*À FAIRE 1*. Pour chaque affirmation ci-dessous, dites si elle concorde avec l’extrait sur la pollution des rivières en répondant par oui ou non, et citez mot pour mot les termes de l’extrait qui tranchent. (a) L’atrazine est interdite depuis 2003. (b) La surface agricole utile couvre le tiers du territoire. (c) Les stations d’épuration retiennent tous les composés.
*À FAIRE 2*. Recopiez à l’identique le passage de l’extrait sur la pollution des rivières allant de « Pesticides, hydrocarbures, plastifiants, médicaments, éléments » jusqu’à « connus sur l’homme. ».
*À FAIRE 3*. Reprenez la rédaction de l’extrait sur la pollution des rivières là où il s’arrête.

*EXTRAIT SOURCE*.
⟨

Pesticides, hydrocarbures, plastifiants, médicaments, éléments issus de l’industrie chimique… nos rivières regorgent de produits toxiques qui bouleversent le cycle des éléments naturellement présents dans l’eau de nos rivières. Mais qu’est qui pollue le plus les cours d’eau français ? Hélène Blanchoud, Maître de conférences en chimie de l’environnement à la Sorbonne, fait le point dans un article paru dans la revue The Conversation.
Les pesticides d’abord
Potentiellement, plus de 100 000 substances, issues des activités humaines, se retrouvent dans nos rivières. Les résidus prennent généralement la forme de micropolluants, ou substances toxiques à très faibles doses, dont les effets sur le long terme, en présence d’un cocktail d’autres molécules, sont peu ou pas connus sur l’homme.
Les pesticides représentent les premières substances détectées dans les cours d’eau. Logique dans un pays où la surface agricole utile couvre la moitié du territoire. Leurs concentrations varient selon les saisons et les cultures présentes sur le bassin versant.
Des herbicides sont souvent détectés. Parmi eux, le glyphosate et son produit de dégradation, car il est largement utilisé avant la mise en culture. L’atrazine aussi, produit pourtant interdit depuis 2003 : « S’ils se répandent plus rapidement en période de pluie, une grande partie des pesticides migre de façon diffuse vers les eaux souterraines, pour être restitués plusieurs années plus tard dans les eaux de surface. » Au fur et à mesure que certains produits sont retirés du marché, le choix se restreint pour les agriculteurs, mais le problème de fond de la pollution des cours d’eau n’en est pas réglé pour autant.
Les rejets urbains mal filtrés
Autres polluants bien présents : les rejets urbains mal filtrés. Source majeure de contamination, les rejets urbains des industriels et des particuliers rejoignent finalement les cours d’eau. Eaux de nettoyage chargées de détergents, plastifiants, solvants, eaux des douches, avec leurs produits d’hygiène, voire même excrétion via les chasses d’eau, avec des médicaments, des hormones, de la caféine. Les stations d’épuration, pourtant d’une efficacité croissante, laissent passer un grand nombre de composés.

⟩

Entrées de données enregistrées
⟨

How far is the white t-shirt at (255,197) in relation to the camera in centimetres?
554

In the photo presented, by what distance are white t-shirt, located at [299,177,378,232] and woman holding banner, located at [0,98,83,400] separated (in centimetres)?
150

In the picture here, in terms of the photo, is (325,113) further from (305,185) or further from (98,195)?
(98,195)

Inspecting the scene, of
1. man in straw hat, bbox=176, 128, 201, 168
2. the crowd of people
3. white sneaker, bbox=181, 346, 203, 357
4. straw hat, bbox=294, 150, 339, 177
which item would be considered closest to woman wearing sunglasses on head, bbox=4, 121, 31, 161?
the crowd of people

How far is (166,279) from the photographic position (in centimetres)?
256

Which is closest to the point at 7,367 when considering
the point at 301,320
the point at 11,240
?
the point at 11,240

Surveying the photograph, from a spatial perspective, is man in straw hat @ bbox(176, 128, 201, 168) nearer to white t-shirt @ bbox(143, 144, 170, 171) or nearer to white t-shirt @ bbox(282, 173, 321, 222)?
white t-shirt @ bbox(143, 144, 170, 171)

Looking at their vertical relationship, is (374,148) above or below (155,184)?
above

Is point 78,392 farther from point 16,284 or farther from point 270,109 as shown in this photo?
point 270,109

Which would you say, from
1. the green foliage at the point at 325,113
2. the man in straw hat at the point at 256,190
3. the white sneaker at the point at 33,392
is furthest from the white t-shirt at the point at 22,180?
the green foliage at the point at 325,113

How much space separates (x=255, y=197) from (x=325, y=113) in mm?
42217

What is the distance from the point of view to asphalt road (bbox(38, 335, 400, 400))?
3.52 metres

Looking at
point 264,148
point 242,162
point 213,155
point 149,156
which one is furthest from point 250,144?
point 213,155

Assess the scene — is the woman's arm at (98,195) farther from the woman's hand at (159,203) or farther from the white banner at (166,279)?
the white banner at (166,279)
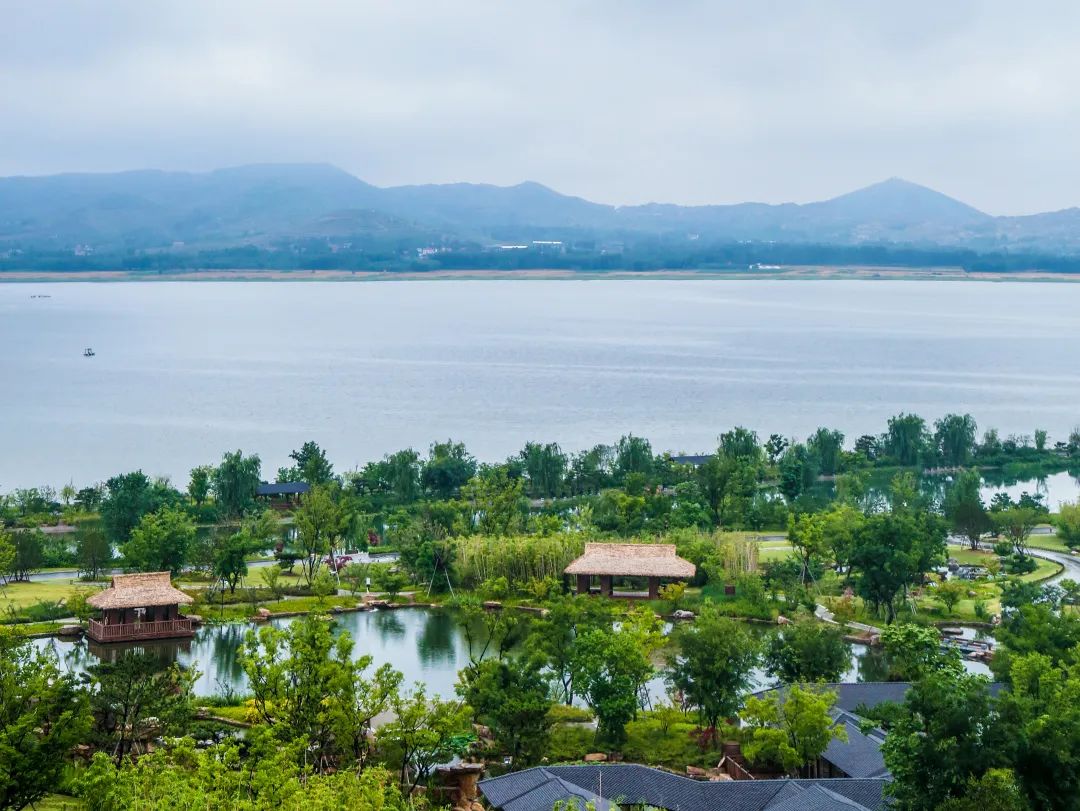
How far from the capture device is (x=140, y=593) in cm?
2631

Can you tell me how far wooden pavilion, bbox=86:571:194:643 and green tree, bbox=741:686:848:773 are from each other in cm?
1324

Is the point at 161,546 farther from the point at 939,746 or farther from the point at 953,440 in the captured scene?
the point at 953,440

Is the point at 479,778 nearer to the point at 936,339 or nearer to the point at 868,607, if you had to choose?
the point at 868,607

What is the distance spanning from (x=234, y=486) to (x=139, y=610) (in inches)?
508

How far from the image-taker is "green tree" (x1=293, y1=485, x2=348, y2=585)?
1240 inches

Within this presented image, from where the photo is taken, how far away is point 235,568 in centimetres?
2884

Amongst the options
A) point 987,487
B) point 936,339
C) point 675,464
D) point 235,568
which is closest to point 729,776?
point 235,568

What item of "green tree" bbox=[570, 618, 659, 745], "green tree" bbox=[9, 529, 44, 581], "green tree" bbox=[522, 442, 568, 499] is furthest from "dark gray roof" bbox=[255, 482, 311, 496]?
"green tree" bbox=[570, 618, 659, 745]

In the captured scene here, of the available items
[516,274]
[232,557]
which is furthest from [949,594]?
[516,274]

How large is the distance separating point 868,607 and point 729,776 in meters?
10.7

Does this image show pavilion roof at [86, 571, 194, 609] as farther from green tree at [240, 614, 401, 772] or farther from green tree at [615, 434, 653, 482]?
green tree at [615, 434, 653, 482]

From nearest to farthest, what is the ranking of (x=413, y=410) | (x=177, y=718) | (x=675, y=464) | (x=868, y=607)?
(x=177, y=718) → (x=868, y=607) → (x=675, y=464) → (x=413, y=410)

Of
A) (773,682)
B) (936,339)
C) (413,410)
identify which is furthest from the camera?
(936,339)

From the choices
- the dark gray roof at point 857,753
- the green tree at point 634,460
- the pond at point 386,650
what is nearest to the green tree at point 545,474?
the green tree at point 634,460
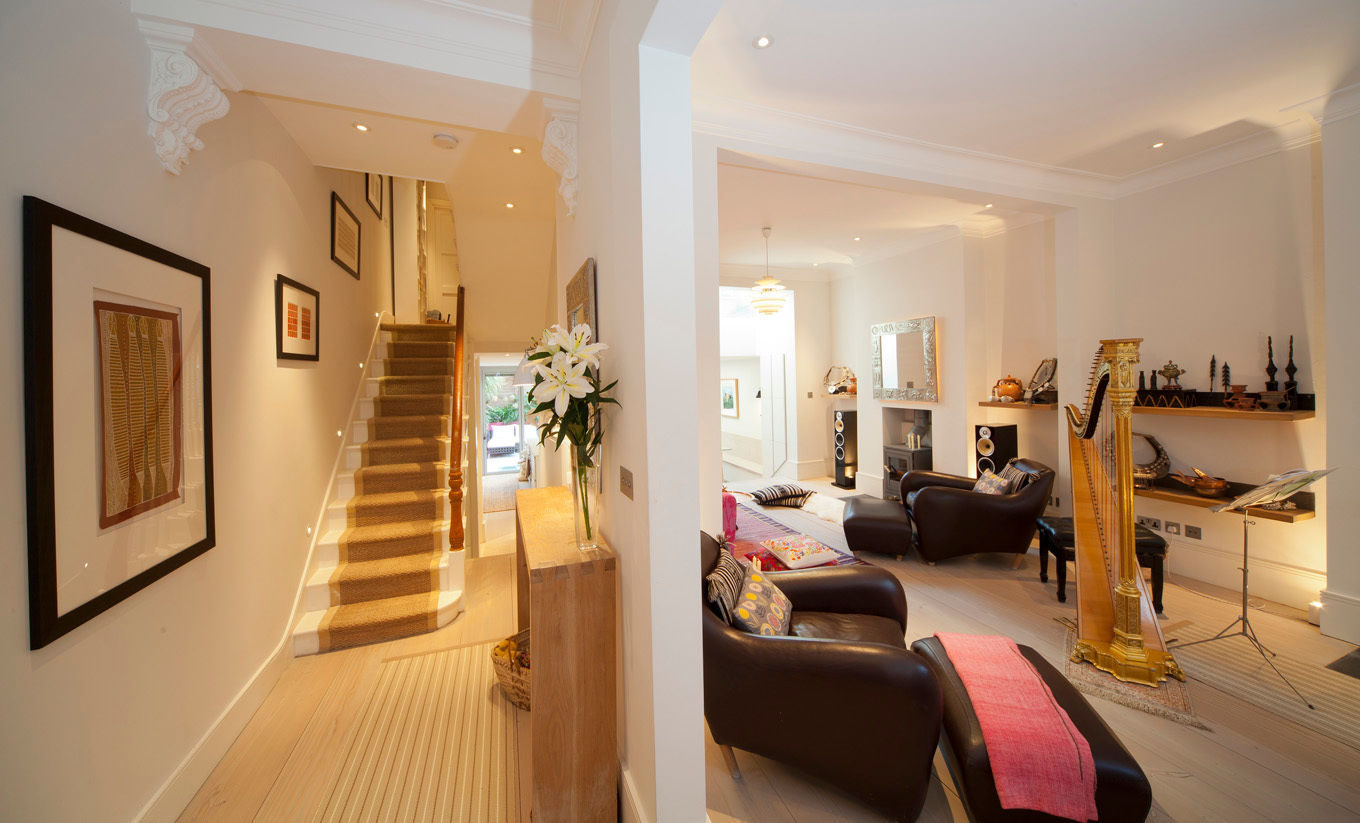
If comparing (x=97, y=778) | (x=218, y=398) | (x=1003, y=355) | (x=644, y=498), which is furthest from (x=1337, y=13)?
(x=97, y=778)

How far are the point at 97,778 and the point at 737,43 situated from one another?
11.6ft

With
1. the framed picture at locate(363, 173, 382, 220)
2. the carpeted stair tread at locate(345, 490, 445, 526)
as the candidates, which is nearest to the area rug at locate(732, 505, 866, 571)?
the carpeted stair tread at locate(345, 490, 445, 526)

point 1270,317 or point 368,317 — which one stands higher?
point 368,317

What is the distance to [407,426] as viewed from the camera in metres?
4.17

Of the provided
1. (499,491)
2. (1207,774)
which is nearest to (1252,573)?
(1207,774)

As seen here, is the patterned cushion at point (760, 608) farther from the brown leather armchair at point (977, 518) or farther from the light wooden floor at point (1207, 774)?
the brown leather armchair at point (977, 518)

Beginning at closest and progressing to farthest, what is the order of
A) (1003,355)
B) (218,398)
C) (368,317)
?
(218,398) < (368,317) < (1003,355)

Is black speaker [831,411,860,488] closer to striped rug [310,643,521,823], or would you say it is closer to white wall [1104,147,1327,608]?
white wall [1104,147,1327,608]

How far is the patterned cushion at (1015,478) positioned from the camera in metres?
4.07

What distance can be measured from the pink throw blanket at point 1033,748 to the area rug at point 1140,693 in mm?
966

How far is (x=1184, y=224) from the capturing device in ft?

⟩

*RÉPONSE 1*.
(a) Oui : « L’atrazine aussi, produit pourtant interdit depuis 2003 ».
(b) Non : « la surface agricole utile couvre la moitié du territoire ».
(c) Non : « Les stations d’épuration, pourtant d’une efficacité croissante, laissent passer un grand nombre de composés ».

*RÉPONSE 2*.
Pesticides, hydrocarbures, plastifiants, médicaments, éléments issus de l’industrie chimique… nos rivières regorgent de produits toxiques qui bouleversent le cycle des éléments naturellement présents dans l’eau de nos rivières. Mais qu’est qui pollue le plus les cours d’eau français ? Hélène Blanchoud, Maître de conférences en chimie de l’environnement à la Sorbonne, fait le point dans un article paru dans la revue The Conversation.
Les pesticides d’abord
Potentiellement, plus de 100 000 substances, issues des activités humaines, se retrouvent dans nos rivières. Les résidus prennent généralement la forme de micropolluants, ou substances toxiques à très faibles doses, dont les effets sur le long terme, en présence d’un cocktail d’autres molécules, sont peu ou pas connus sur l’homme.

*RÉPONSE 3*.
A ces eaux usée s’ajoutent les rejets d’eau pluviale. Chargés de particules atmosphériques et de polluants présents dans l’air, ils ruissellent sur les routes, les toitures, entraînant des hydrocarbures et des métaux lourds (cadmium, plomb, zinc).
Une contamination des cours d’eaux difficile à mesurer
Ces composés d’origines agricole et urbaine, ainsi que les dépôts atmosphériques font l’objet d’une étude, dans le cadre d’un programme de recherche, intitulé PIREN Seine, en fonction des aléas climatiques et du régime hydrologique. Cela permet de comprendre les mécanismes de transfert des contaminants, de l’amont de la Seine et de la Marne, agricole, à l’aval de Paris, avec ses pollutions urbaines.
Mais, « une partie de ces composés se fixent sur les particules en suspension dans l’eau et sédimentent au fond de la Seine avant d’être remobilisés lors des mouvements provoqués par les crues ». cela rend délicat l’étude de la contamination par les micropolluants et de déterminer quelles substances vont rejoindre les cours d’eau.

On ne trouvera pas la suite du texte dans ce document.